====== 引用文

晴れた日の朝、奥多摩へ紅葉ハイク。
武蔵御獄神社がある御岳山(929m)から日の出山(902m)を経由して、つるつる温泉で露天風呂を楽しもうというコース。
御岳山には何度か登ったことがあるが、最後に行ったのは20年ぐらい前。日の出山、つるつる温泉は初めてだ。
青梅行きの中央線で青梅へ。終点青梅で同駅始発の奥多摩行きに乗り換えるのだが、電車の遅れで青梅到着が遅れ、青梅発の電車に間に合わないところを、電車は待っていてくれた。遅れが原因だから当然といえば当然だが、助かった。
1、2分遅れで出発して、御獄駅到着は9時50分すぎ。
御獄駅9時58分発のバスでケーブルカーの乗り場滝本駅までは約10分。
ケーブル下バス停からコンクリートの坂道を3分ほど登って滝本駅へ。
ケーブルカーは10時台は00分、20分、40分と20分ごと。
このケーブルカー、正式名称を御岳登山鉄道といって、滝本駅-御岳山駅間の1107m、標高差423・6m、最大勾配斜度25度という関東一の急勾配を6分ほどで結んでいる。
御岳山は標高929mとけっこう高い山なんだが、ケーブルカーが到着する御岳山駅は標高831・0mなので、あっという間に高くまで登ったことになる。
10時30分、登山開始。
山では紅葉が進んでいた。
11時20分、御岳山山頂にある武蔵御獄神社着。

============
====== 表示データ

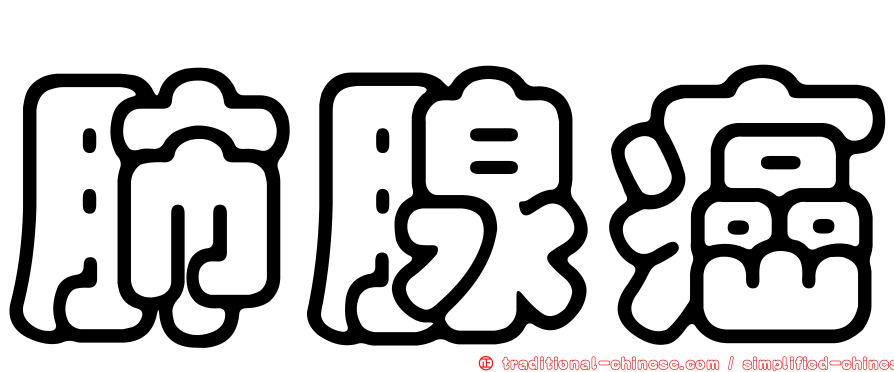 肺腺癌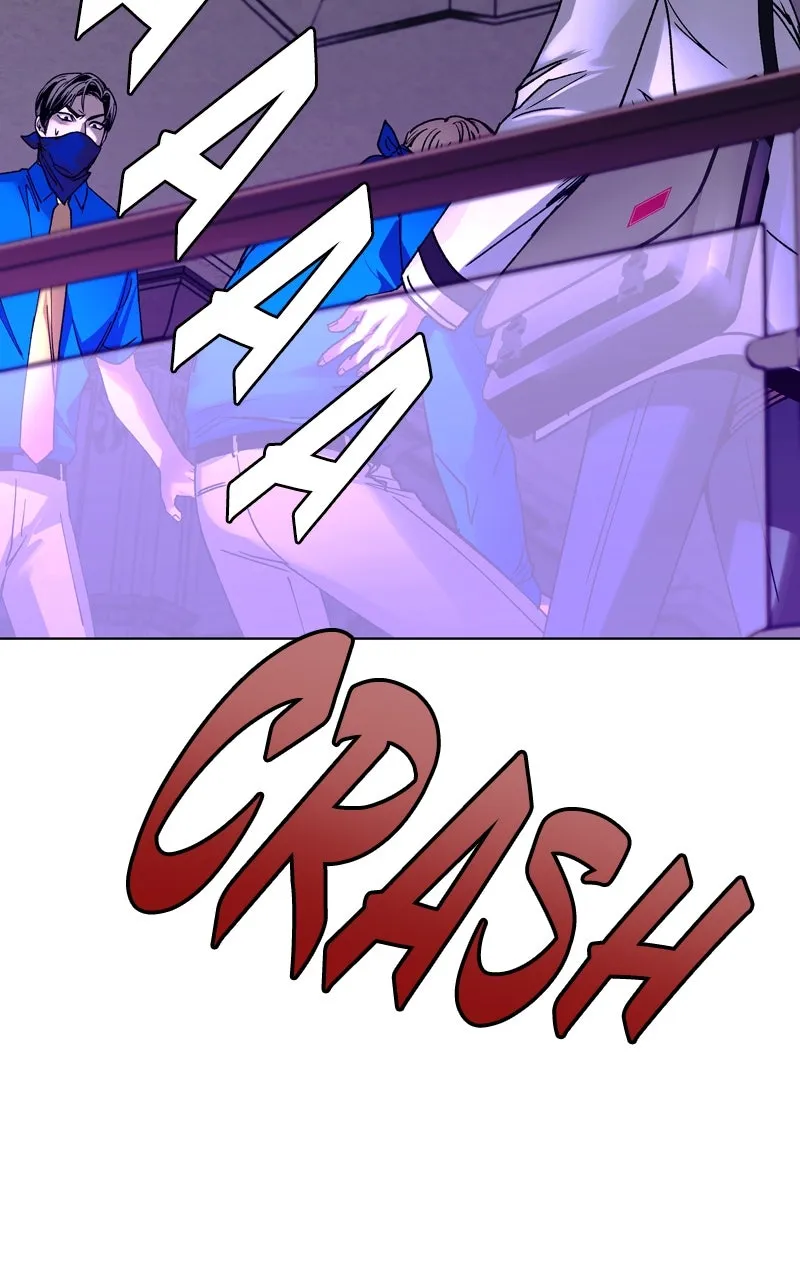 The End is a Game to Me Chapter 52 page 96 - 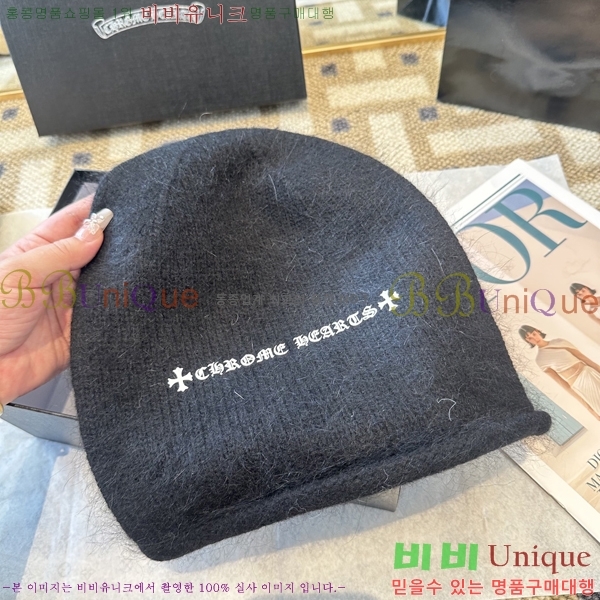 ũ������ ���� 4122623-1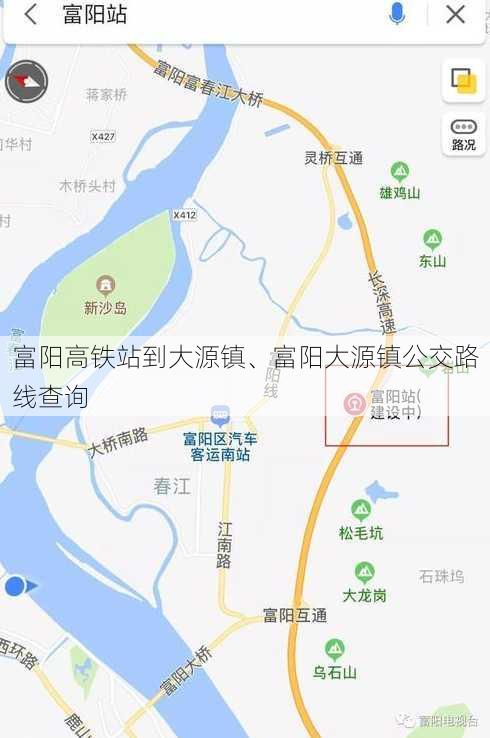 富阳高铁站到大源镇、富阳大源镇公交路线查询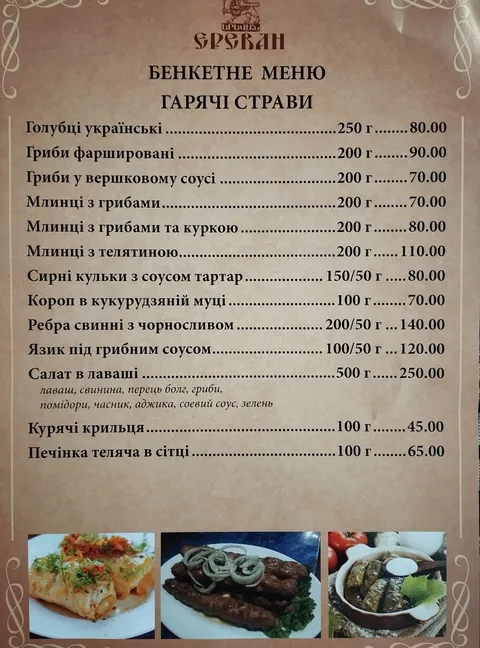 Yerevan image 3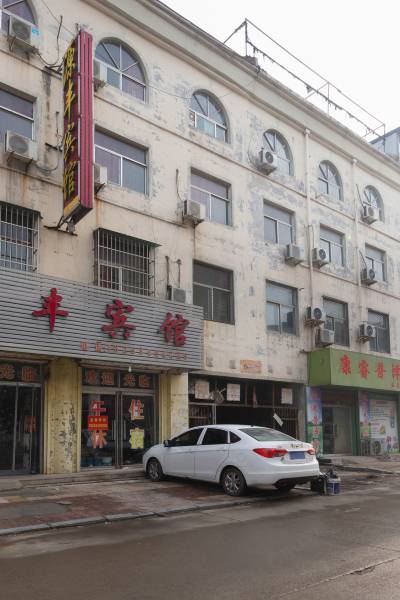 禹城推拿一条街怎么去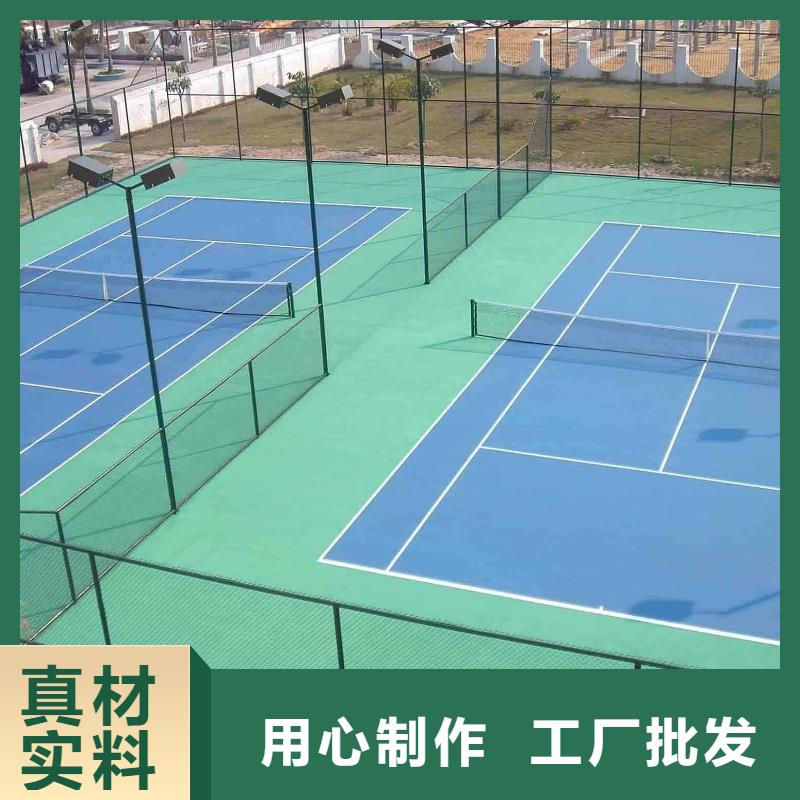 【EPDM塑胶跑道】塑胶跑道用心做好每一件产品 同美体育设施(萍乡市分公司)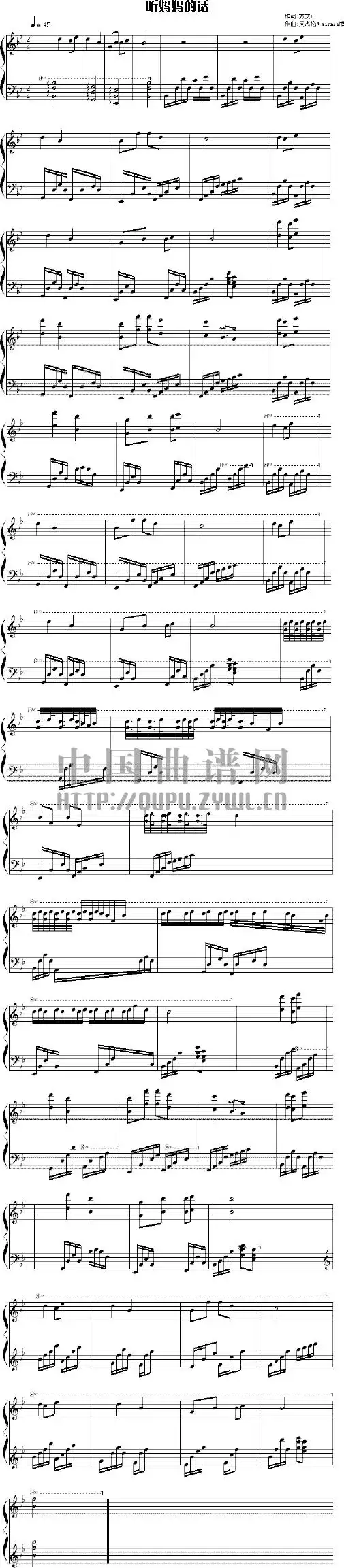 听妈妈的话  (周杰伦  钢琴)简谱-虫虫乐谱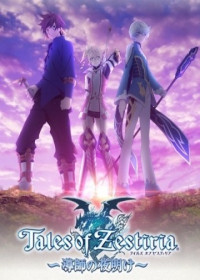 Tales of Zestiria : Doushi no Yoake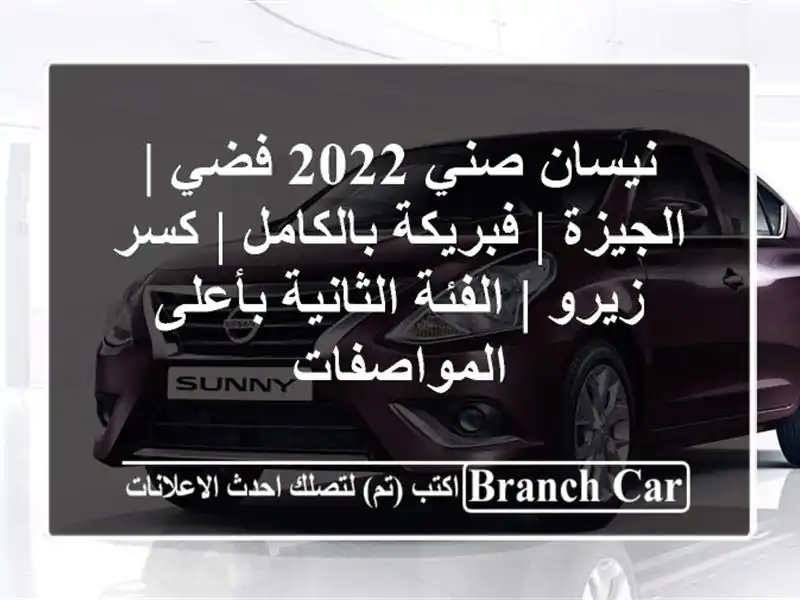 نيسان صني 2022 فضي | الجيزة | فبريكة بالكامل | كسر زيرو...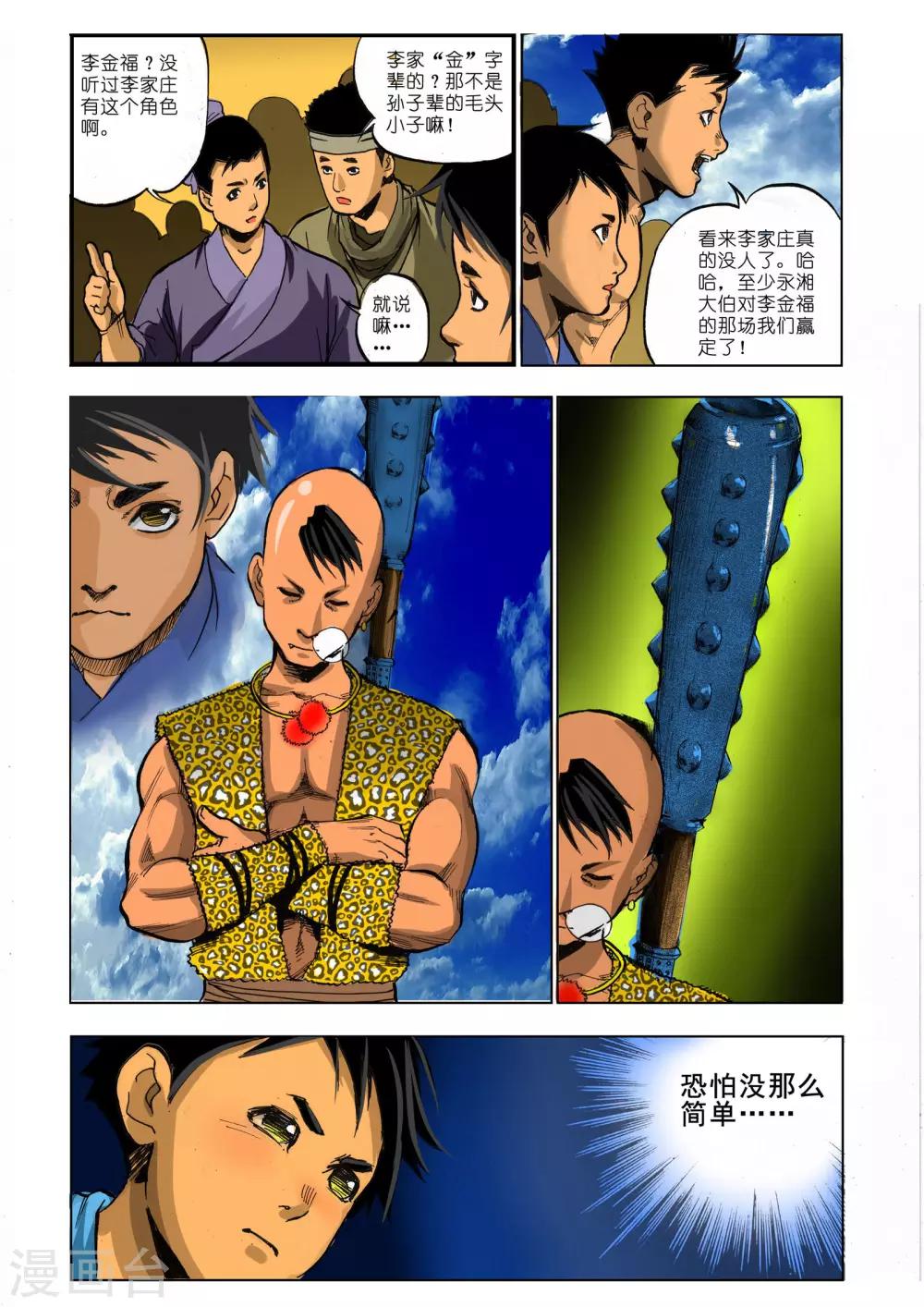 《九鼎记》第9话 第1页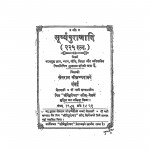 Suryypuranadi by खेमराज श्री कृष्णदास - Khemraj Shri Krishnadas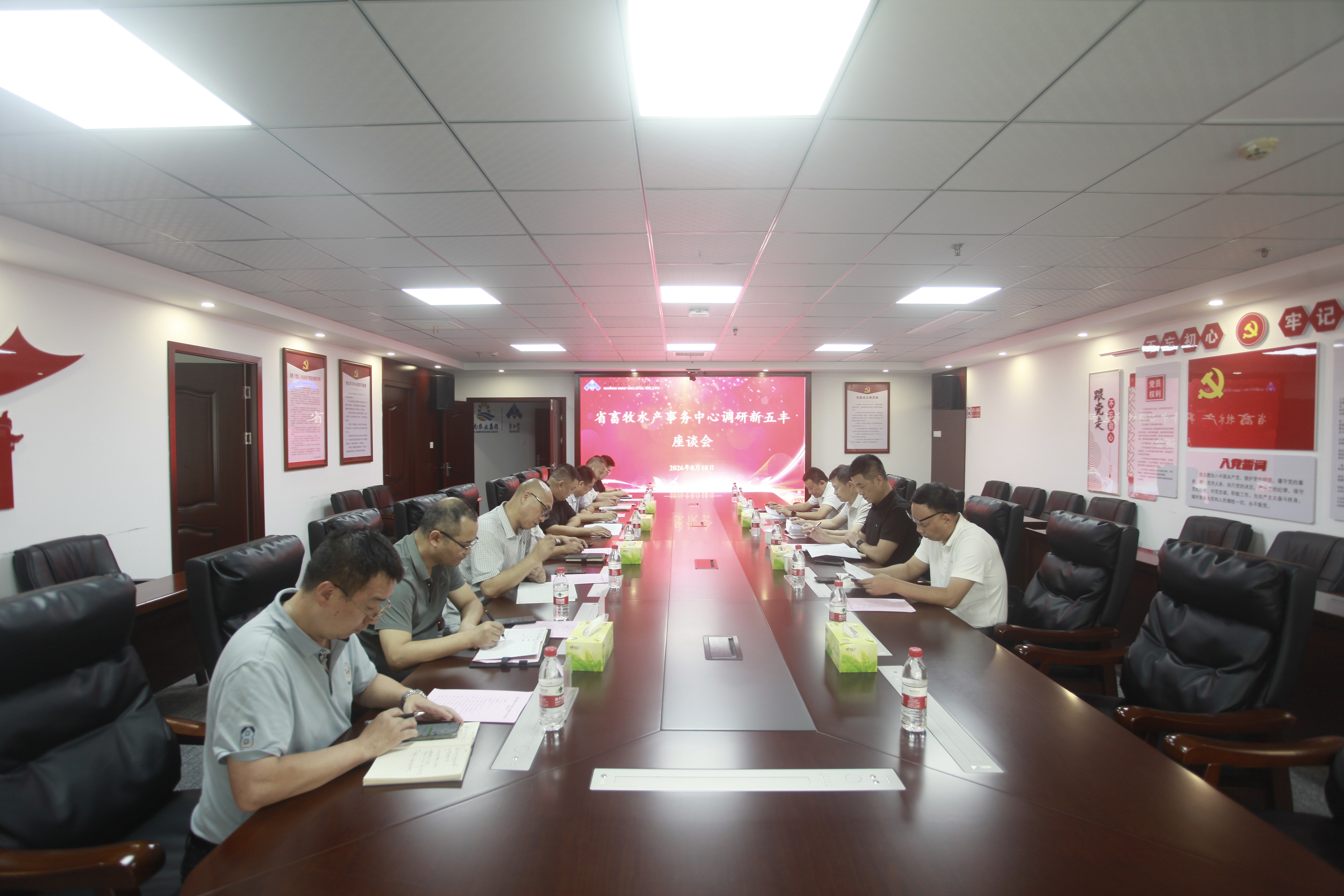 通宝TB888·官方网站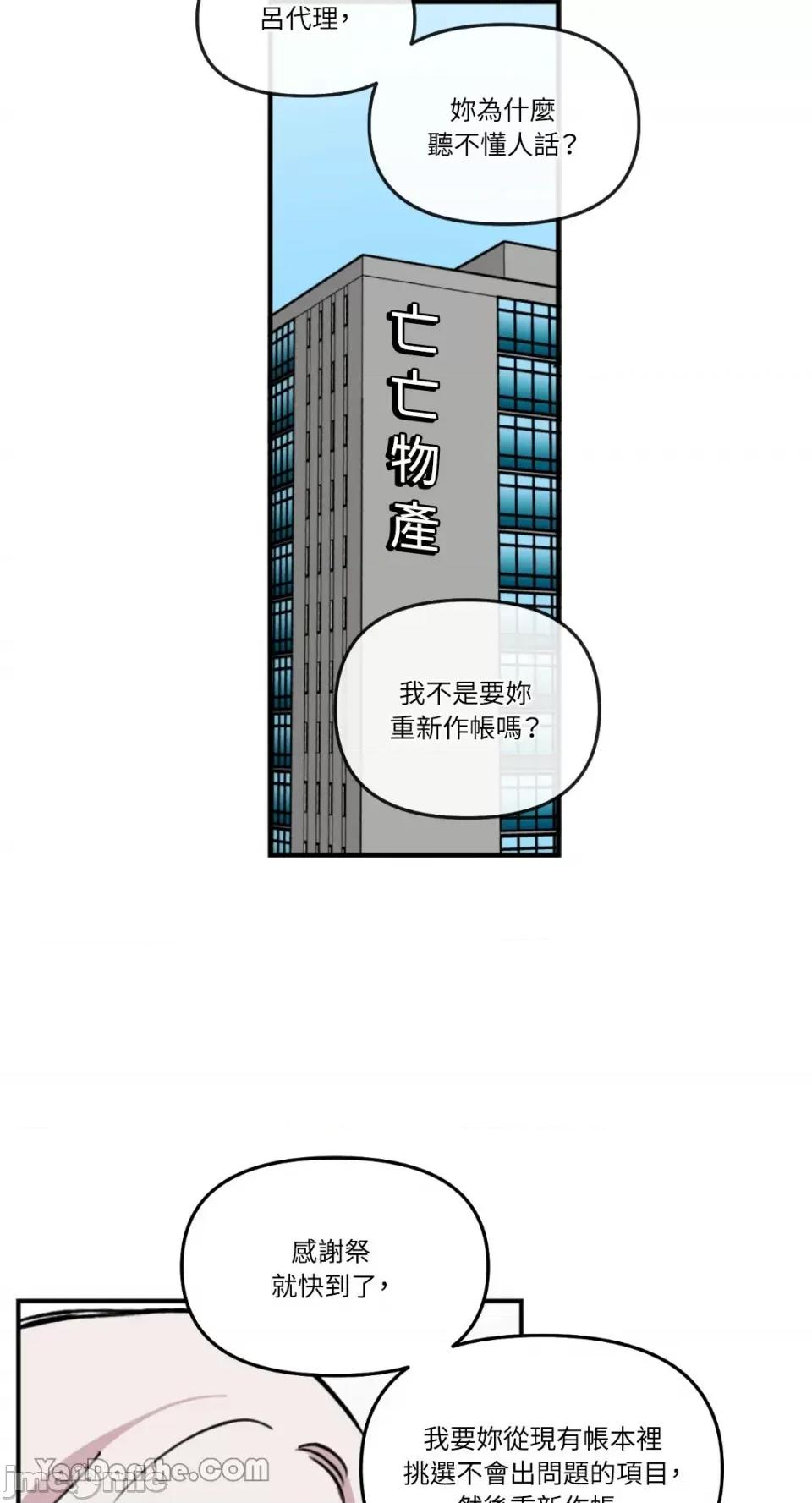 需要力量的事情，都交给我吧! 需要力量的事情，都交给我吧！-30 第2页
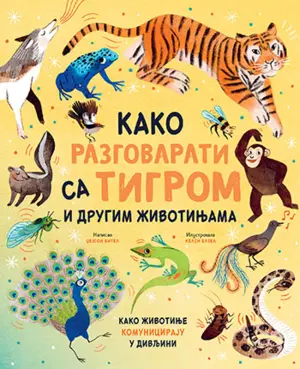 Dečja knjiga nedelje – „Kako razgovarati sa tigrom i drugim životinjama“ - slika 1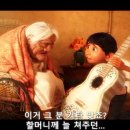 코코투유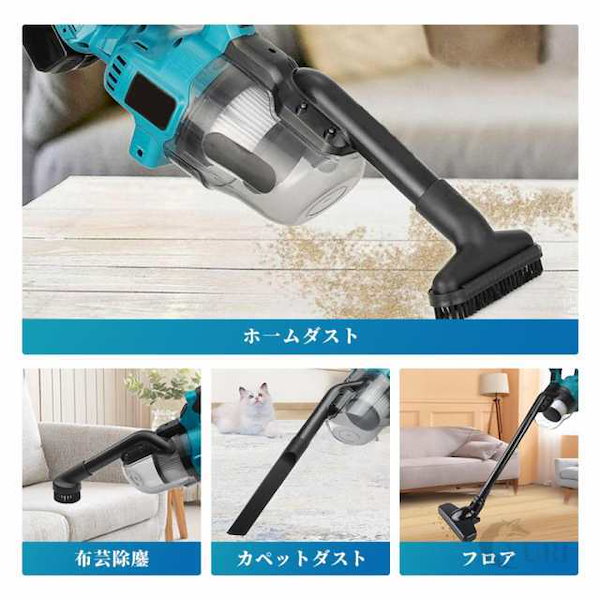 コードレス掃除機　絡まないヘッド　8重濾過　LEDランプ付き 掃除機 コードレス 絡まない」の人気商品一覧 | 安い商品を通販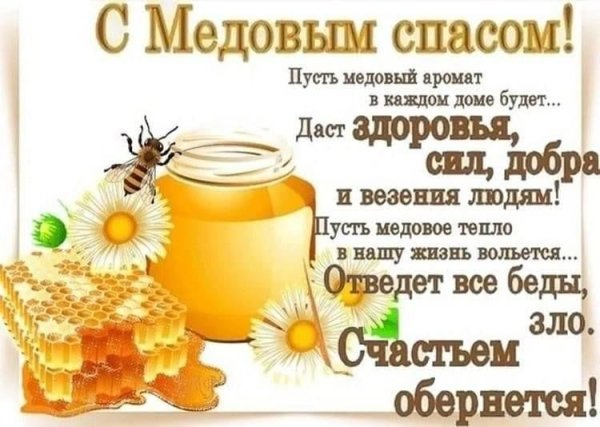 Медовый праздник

============

• 作業の手順: 奥多摩の紅葉ハイクの文章のうち、「1、2分遅れで出発して、御獄駅到着は9時50分すぎ。」から始まり「勾配を6分ほどで結んでいる。」で終わる部分を、一字一句変えずに書き写すこと。

• 出力:
1、2分遅れで出発して、御獄駅到着は9時50分すぎ。
御獄駅9時58分発のバスでケーブルカーの乗り場滝本駅までは約10分。
ケーブル下バス停からコンクリートの坂道を3分ほど登って滝本駅へ。
ケーブルカーは10時台は00分、20分、40分と20分ごと。
このケーブルカー、正式名称を御岳登山鉄道といって、滝本駅-御岳山駅間の1107m、標高差423・6m、最大勾配斜度25度という関東一の急勾配を6分ほどで結んでいる。